I was struck, however, by the pope’s reference to the recent book “Sindrome” 1933, or “The 1933 Syndrome,” by Italian author Siegmund Ginzberg, who was born in Istanbul in 1948 to a Jewish family that shortly thereafter emigrated to Milan. For most of his career Ginzberg was a foreign correspondent for the Italian paper “L’Unità,” which once upon a time was the official publication of the Italian Communist Party.
The book compares the growth of right-wing populist movements today to the situation amid the Great Depression that paved the way for the rise of the Nazis in Germany, and Francis clearly suggested the comparison has merit. The pope said Ginzberg posits the analogy “very delicately,” but, in reality, it’s fairly explicit.
At one stage, Ginzberg notes that in 1932 some 14 million Germans voted for Adolph Hitler, and then writes: “There’s a strong temptation to blame the voters, the people who allow themselves to be ensnared. You hear the same thing for Trump, Erdoğan, Modi, Orbán, Bolsonaro … But in response, one could paraphrase the irony of Bertold Brecht: ‘If you’re disappointed by electoral results, I’d suggest you dissolve the people and elect another.’”
The comparison between Trump and the dynamics that brought the Nazis to power continues. (For the record, as a Turkish-born Italian Ginzberg probably can be forgiven for never having heard of “Godwin’s Law,” one version of which holds that the first one to invoke a comparison to the Nazis in an internet argument loses.)
“Trump promised an anti-immigrant wall and continues to press ahead, even at the price of having to fight off a government shutdown,” Ginzberg writes. “He promised a policy of protectionism and continues undeterred in imposing customs tariffs, regardless of the consequences for the global economy.”
“Every now and then I read about the opposition criticizing these figures for not keeping their promises,” he says. “Given the precedents” – by which he means the Nazis – “I truly don’t know if we really ought to hope that they actually deliver on what they say and promise.”
At the time Pope Francis made that reading recommendation, the U.S. election in which Trump’s fate will be determined was 10 days away.
One day later, Pope Francis named 13 new cardinals, including Archbishop Wilton Gregory in the US. The main headline in the States was about Gregory being the first African American to get the red hat, but a common sub-header was along the lines of, “Prelate who took on Trump named cardinal.”
The reference was to Archbishop Gregory publicly criticizing the Knights of Columbus-owned Saint John Paul II National Shrine in Washington for hosting Trump in June, just a day after tear gas had been used to disperse George Floyd protestors to allow the president to stage a photo op across the street from the White House at St. John’s Episcopal Church.

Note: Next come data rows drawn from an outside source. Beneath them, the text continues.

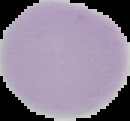 Cell region segmented out of the field of view; the surrounding area is masked to black. From a thin blood smear. Image is 130×121 pixels. Malaria status: uninfected.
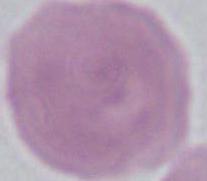
modality = photomicrograph
magnification = 1000x
identification = erythrocyte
Classify this cell by malaria status.
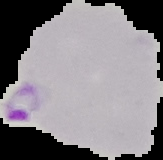

It is parasitized.

image type = segmented cell region on a black background
preparation = thin blood smear
image size = 163×160 pixels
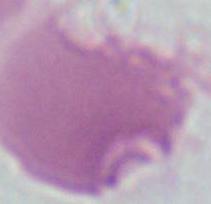

Micrograph. A red blood cell is shown. 1000x magnification.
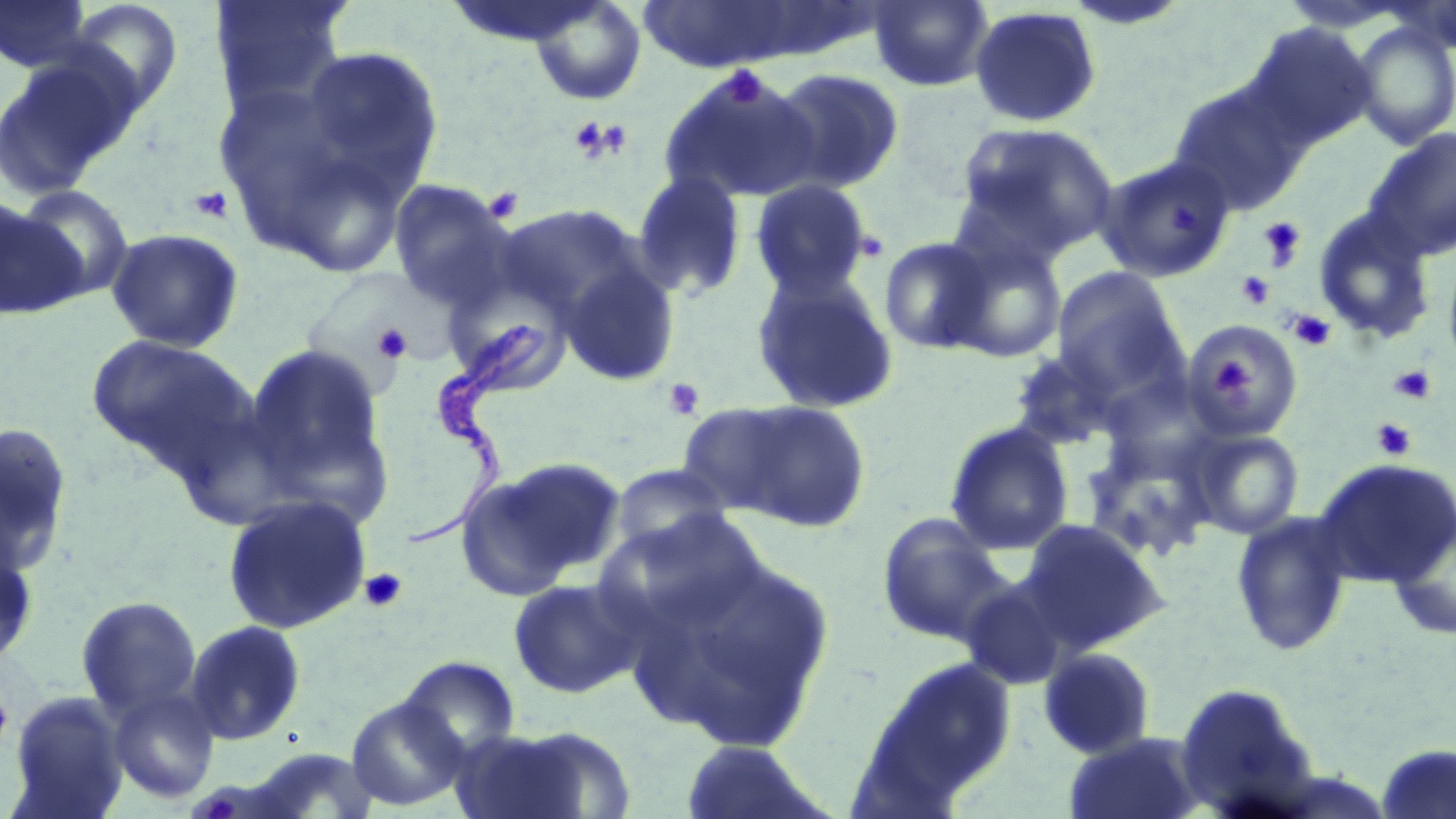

Of course, it would be terribly reductive to present Archbishop Gregory’s elevation as being primarily about his standoff with Trump. He’s had a long and distinguished career, and the symbolism of becoming the country’s first African American cardinal at a time of deep racial tension is compelling.
Similarly, it would be seriously over-reaching to say the pope’s recommendation of Ginzberg’s book was driven by the American election. After all, he was speaking with Spanish politicians and his frame of reference was European.
Still, if concern about being seen as partisan close to an election were actually as strong as the Vatican often likes to say, would it have been so hard to wait a few days to give a thumbs-up to a book or to name a new crop of cardinals?
To put the point differently, when a pope or another senior Vatican official doesn’t want to do something, proximity to an election can be a useful way of explaining why not. When they do feel like doing something, however, concern over political fallout doesn’t always seem to stop them.